Data rows
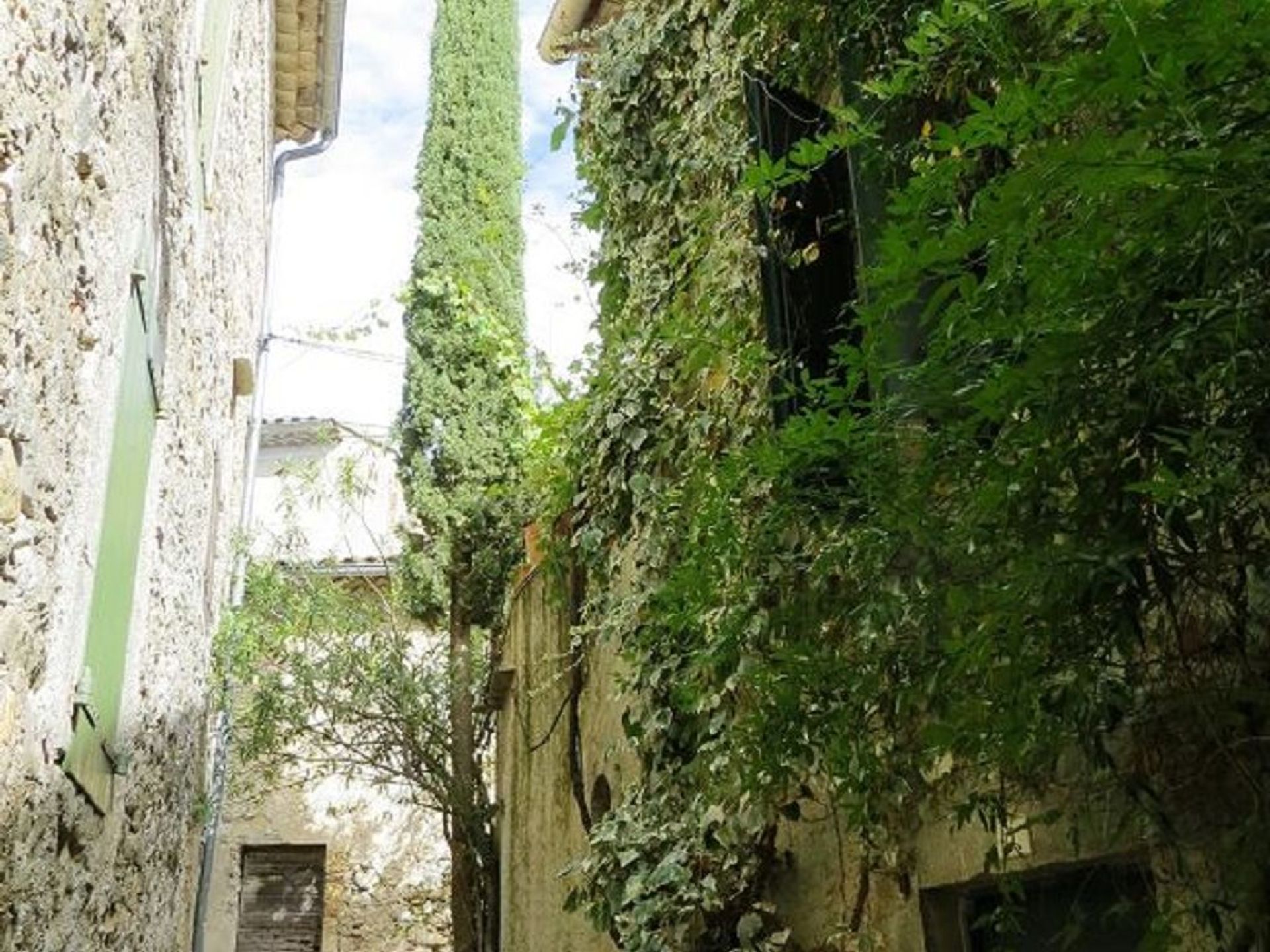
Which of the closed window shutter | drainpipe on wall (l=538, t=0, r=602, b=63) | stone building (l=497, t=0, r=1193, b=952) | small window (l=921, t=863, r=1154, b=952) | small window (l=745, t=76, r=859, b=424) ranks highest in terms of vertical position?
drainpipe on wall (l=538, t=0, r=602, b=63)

--

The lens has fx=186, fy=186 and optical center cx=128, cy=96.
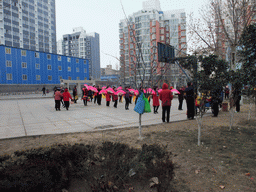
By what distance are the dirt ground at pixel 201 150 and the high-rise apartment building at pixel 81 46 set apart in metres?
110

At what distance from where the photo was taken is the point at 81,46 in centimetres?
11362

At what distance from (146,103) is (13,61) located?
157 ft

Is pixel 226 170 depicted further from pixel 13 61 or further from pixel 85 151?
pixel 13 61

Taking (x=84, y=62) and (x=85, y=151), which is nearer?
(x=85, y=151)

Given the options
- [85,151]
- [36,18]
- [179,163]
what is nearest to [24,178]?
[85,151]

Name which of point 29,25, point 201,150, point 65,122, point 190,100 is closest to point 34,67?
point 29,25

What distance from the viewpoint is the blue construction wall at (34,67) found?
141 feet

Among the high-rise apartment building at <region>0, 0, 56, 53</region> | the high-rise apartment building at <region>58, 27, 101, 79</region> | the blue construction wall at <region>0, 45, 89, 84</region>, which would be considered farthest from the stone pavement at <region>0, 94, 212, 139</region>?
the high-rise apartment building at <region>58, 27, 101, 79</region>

--

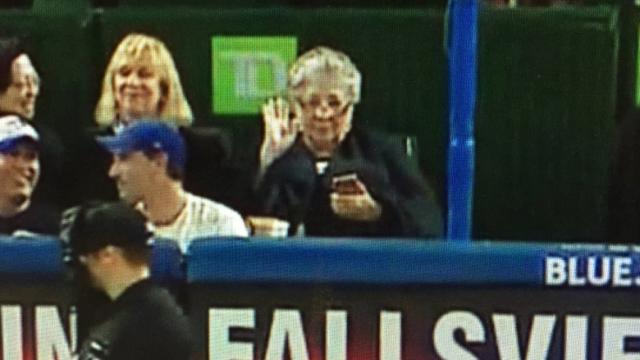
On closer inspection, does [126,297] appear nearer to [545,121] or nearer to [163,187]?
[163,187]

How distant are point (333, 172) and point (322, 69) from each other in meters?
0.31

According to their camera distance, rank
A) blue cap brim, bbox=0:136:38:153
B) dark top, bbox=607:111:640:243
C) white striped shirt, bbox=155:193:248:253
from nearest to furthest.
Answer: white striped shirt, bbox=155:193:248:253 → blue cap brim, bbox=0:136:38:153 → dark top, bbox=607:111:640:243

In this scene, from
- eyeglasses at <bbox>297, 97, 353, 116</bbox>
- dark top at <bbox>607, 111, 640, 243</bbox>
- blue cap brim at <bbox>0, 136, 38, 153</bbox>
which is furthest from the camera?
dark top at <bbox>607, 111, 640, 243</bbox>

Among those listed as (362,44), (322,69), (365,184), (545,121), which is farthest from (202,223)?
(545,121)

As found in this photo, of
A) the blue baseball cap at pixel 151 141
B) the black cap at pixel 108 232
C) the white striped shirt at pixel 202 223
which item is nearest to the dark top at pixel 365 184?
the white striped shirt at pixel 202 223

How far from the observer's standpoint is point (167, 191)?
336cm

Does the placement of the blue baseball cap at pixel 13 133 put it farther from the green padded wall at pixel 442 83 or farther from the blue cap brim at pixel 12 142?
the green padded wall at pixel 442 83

Written request
Report each line above that contains the word "nearest", copying every such line in full.

Response to the task
what is nearest to [24,178]?
from nearest to furthest.
which item is nearest to the dark top at pixel 365 184?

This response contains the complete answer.